Still weeping, but no longer gasping and panting, she sat up on her bed, clutching her pillow. Having regained some of her senses after her earlier frenzy, she realized that in all her jumbled thoughts and feelings, she had overlooked the most important revelation of the evening. She had been so worried about her own irrational behavior during and after the ill-fated encounter that she hadn't thought about the implications of Mr. Carson's behavior. Elsie smiled in spite of herself.

Mr. Carson had kissed her! He had kissed her full on the lips. Not on the hand or the forehead or the cheek, but squarely on the mouth! All their prior contact, for two decades back, could be construed as comforting or encouraging, or more recently, even friendly. Holding hands, wrapping an arm around someone, and even kisses on the cheek could be interpreted simply as tokens of affection between friends. But the way he had kissed her tonight was by no means just friendly. His kisses were slow, lingering, sensual, and most decidedly romantic in nature.

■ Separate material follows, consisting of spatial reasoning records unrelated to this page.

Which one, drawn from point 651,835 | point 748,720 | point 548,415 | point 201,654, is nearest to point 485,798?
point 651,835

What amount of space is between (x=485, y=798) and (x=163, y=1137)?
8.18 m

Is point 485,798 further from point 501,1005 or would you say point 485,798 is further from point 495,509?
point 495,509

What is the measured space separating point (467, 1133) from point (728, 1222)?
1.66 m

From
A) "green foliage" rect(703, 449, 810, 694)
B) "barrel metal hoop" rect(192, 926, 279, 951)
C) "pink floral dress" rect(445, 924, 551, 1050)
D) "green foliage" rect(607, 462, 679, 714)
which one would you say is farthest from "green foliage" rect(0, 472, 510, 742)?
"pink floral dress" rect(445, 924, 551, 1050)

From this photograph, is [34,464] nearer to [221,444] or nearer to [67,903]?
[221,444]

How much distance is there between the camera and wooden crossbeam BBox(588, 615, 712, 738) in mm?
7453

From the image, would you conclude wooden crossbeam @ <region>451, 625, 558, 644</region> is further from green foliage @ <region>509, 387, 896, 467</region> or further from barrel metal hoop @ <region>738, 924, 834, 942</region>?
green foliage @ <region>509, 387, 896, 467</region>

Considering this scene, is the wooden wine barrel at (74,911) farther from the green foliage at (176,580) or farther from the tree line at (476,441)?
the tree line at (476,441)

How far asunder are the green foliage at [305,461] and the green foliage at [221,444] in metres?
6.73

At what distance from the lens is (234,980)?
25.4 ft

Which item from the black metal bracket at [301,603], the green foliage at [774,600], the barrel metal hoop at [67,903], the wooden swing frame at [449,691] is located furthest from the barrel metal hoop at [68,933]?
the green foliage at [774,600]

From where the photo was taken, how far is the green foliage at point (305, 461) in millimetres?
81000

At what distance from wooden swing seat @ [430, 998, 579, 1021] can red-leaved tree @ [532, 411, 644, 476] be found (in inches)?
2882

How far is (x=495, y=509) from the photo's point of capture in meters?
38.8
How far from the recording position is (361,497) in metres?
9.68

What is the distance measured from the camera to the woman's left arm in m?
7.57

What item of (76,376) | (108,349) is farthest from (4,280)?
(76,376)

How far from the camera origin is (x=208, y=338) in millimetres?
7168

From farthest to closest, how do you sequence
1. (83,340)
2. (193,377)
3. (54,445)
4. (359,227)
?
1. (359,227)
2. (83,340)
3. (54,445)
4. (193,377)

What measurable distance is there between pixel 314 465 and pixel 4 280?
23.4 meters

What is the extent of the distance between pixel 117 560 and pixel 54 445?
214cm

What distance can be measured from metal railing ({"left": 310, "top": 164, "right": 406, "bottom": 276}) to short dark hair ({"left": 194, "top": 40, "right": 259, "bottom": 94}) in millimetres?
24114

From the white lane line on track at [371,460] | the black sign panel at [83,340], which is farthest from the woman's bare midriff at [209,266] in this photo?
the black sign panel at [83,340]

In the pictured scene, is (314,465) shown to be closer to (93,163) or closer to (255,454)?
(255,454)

It could only mean one thing, one thing she ventured not to believe until just now: Mr. Carson must love her.

After she came to this epiphany, her spirits lifted. At last, she had reason to believe that the love she felt for her dearest was reciprocated. In recent months, she had refused to accept for certain what Mrs. Patmore had been telling her all along, lest she be disappointed. She had wished, hoped, dreamed, imagined ... But never expected. Never believed. Never. Until now. After having felt his love through his kisses, she no longer doubted. Elsie finally allowed herself to believe that Mr. Carson was as much in love with her as she was with him.

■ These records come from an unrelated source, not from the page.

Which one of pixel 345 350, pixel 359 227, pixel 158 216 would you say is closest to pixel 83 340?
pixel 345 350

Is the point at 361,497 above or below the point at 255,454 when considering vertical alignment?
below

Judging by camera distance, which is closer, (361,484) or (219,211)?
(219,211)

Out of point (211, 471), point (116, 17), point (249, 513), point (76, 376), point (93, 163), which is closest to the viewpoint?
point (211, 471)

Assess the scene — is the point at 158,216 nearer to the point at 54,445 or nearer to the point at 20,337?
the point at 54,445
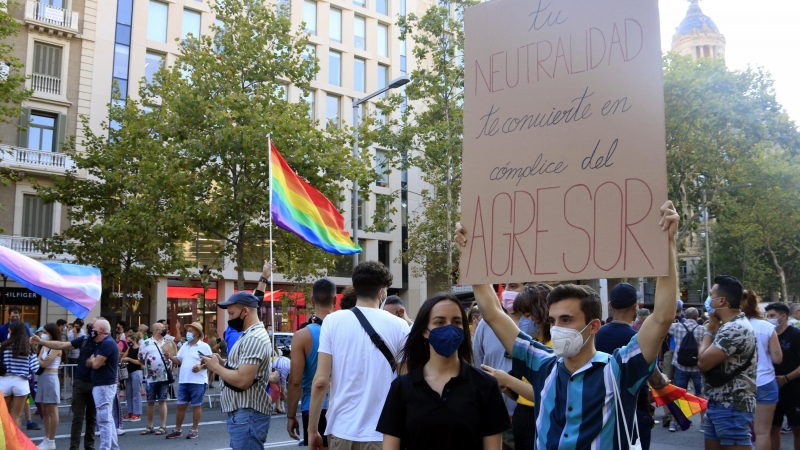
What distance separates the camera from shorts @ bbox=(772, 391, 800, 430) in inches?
284

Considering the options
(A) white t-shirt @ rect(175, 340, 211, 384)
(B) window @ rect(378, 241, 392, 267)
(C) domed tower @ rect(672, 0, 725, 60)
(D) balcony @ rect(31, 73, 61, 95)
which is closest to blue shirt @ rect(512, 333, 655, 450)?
(A) white t-shirt @ rect(175, 340, 211, 384)

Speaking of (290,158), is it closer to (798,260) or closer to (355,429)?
(355,429)

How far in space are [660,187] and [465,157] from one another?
100 cm

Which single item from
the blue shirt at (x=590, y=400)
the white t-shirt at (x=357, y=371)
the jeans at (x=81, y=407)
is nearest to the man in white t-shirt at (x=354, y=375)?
the white t-shirt at (x=357, y=371)

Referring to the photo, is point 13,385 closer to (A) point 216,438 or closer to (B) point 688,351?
(A) point 216,438

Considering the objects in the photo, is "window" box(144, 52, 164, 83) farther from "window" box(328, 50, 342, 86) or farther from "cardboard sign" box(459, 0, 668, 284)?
"cardboard sign" box(459, 0, 668, 284)

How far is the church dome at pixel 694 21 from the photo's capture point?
99750 mm

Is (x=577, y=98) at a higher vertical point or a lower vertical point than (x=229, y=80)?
lower

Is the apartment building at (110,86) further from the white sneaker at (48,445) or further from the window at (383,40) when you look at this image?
the white sneaker at (48,445)

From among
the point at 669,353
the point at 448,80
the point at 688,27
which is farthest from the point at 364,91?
the point at 688,27

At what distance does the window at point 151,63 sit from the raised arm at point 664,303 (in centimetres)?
3183

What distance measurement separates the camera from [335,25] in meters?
39.5

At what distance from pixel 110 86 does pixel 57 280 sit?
26081 mm

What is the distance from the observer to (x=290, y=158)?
67.8 feet
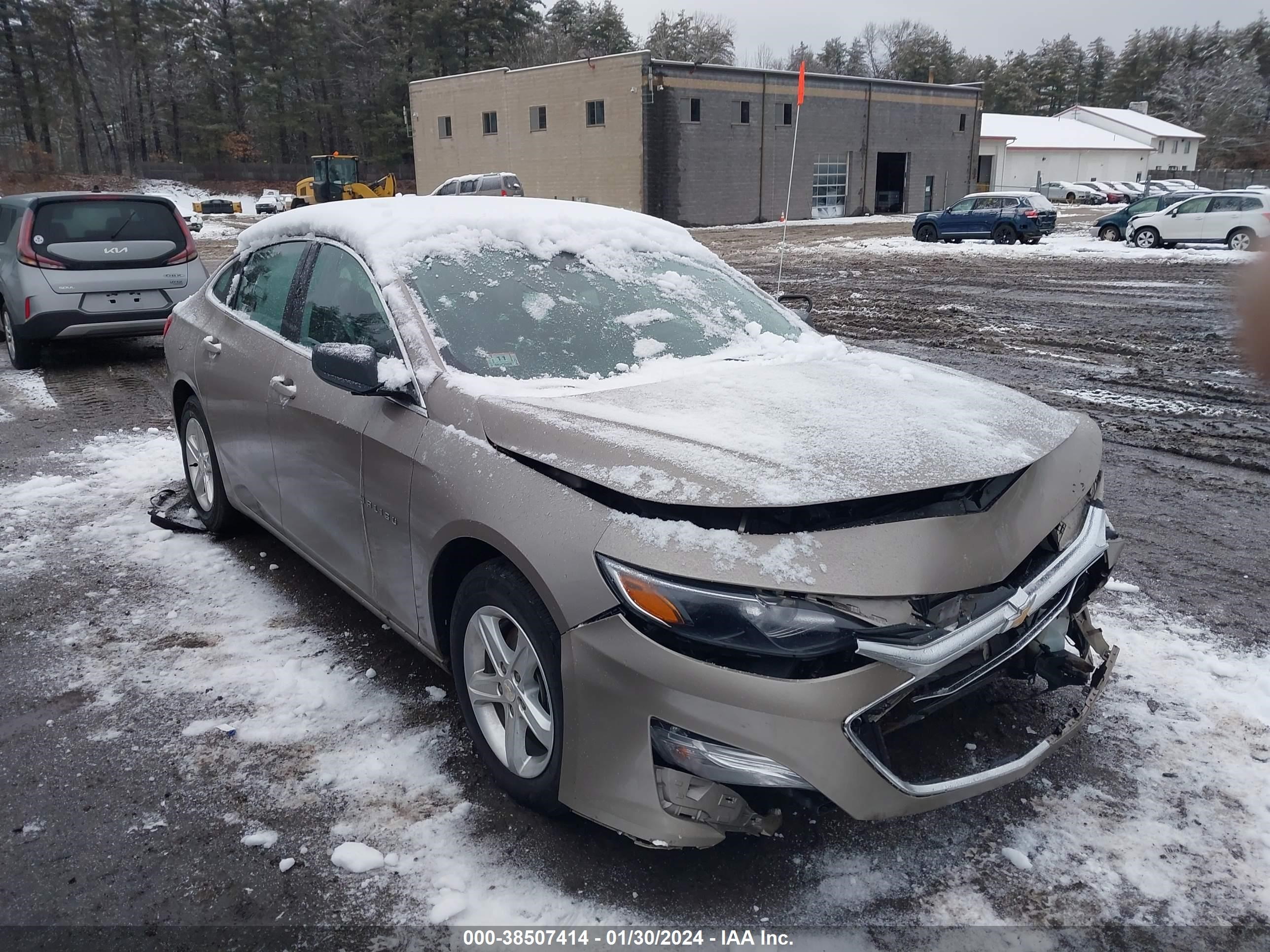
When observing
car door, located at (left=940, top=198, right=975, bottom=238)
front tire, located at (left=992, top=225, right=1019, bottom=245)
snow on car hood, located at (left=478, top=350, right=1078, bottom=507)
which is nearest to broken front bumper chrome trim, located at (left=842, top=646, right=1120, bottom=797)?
snow on car hood, located at (left=478, top=350, right=1078, bottom=507)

But now, she had hurt him. He had finally got up the nerve to kiss her. She could only imagine what it must have cost him. It involved both a momentous change and the necessity to reveal his feelings. What must he have felt when she ran away? His pride would have been injured, and he certainly would have thought that she didn't love him. She had to make things right, tell him how much she really did love him, ask his forgiveness. She couldn't bear the thought that she had caused him such pain. She would run back to him right now if she could, but she could hardly go to his bedroom in the middle of the night.

She resolved that she would go to him first thing in the morning and tell him everything. What had she to lose? If he would not forgive her, then she would be no worse off. But if she could explain and make him understand …well, then she had everything to gain. And Elsie promised herself that if she should be fortunate enough to have the chance to kiss Mr. Carson again, neither of them would be running away.